Answer the following questions in about 120 words.
Describe how modern adaptations of traditional rainwater harvesting methods are being carried out to conserve and store water.
The traditional methods of rainwater harvesting are:
1. Rooftop rainwater harvesting is the most common practice in the states of Shillong and Meghalaya. Though Cherrapunji and Mawsynram, located at a distance of just 55 km from Shillong receive the highest rainfall in the world, yet there is acute shortage of water in the capital city. Nearly every household has a rooftop rainwater harvesting structure set up.
2. Tamil Nadu is the first and only state to have made rooftop rainwater harvesting compulsory to all houses. There are legal provisions to punish the offenders and defaulters.
3. In many parts of rural and urban India, people are adopting rooftop rainwater harvesting for storage and conservation of water. In Gendathur, a remote village Mysore, Karnataka, the villagers have installed rooftop rainwater harvesting structures in their homes to cater their water needs. As many as 200 households have accepted and installed this system which has earned a distinction of being rich in rainwater.
Based on the information given below classify each of the situations as 'suffering from water scarcity' or 'not suffering from water scarcity'.
(a) Region with high annual rainfall.
(b) Region having high annual rainfall and large population.
(c) Region having high annual rainfall but water is highly polluted.
(d) Region having low rainfall and low population.
Which one of the following statements is not an argument in favour of multi-purpose river projects?
(a) Multi-purpose projects bring water to those areas which suffer from water scarcity.
(b) Multi-purpose projects by regulating water flow helps to control floods.
(c) Multi-purpose projects lead to large scale displacements and loss of livelihood.

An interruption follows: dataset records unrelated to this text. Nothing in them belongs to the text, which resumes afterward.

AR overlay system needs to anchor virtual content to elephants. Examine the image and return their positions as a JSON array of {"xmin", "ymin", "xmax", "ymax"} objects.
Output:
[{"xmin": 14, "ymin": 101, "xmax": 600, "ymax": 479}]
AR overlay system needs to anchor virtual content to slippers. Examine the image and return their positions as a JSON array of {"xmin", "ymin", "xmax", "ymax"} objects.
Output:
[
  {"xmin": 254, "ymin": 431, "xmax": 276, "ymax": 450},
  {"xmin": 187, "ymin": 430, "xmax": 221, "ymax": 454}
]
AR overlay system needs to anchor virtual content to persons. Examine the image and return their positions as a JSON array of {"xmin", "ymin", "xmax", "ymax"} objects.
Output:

(d) Multi-purpose projects generate electricity for our industries and our homes.
Here are some false statements. Identify the mistakes and rewrite them correctly.

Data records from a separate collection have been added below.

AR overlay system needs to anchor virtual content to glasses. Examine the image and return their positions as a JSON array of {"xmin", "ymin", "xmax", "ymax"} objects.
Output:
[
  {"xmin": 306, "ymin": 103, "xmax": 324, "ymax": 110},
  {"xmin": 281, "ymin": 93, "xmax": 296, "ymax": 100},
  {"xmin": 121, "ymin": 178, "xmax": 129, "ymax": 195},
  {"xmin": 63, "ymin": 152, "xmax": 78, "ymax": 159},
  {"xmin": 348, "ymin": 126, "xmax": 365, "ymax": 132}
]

(a) Multiplying urban centres with large and dense populations and urban lifestyles have helped in proper utilisation of water resources.
(b) Regulating and damming of rivers does not affect the river’s natural flow and its sediment flow.
(c) In Gujarat, the Sabarmati basin farmers were not agitated when higher priority was given to water supply in urban areas, particularly during droughts.
(d) Today in Rajasthan, the practice of rooftop rainwater harvesting has gained popularity despite high water availability due to the Rajasthan Canal.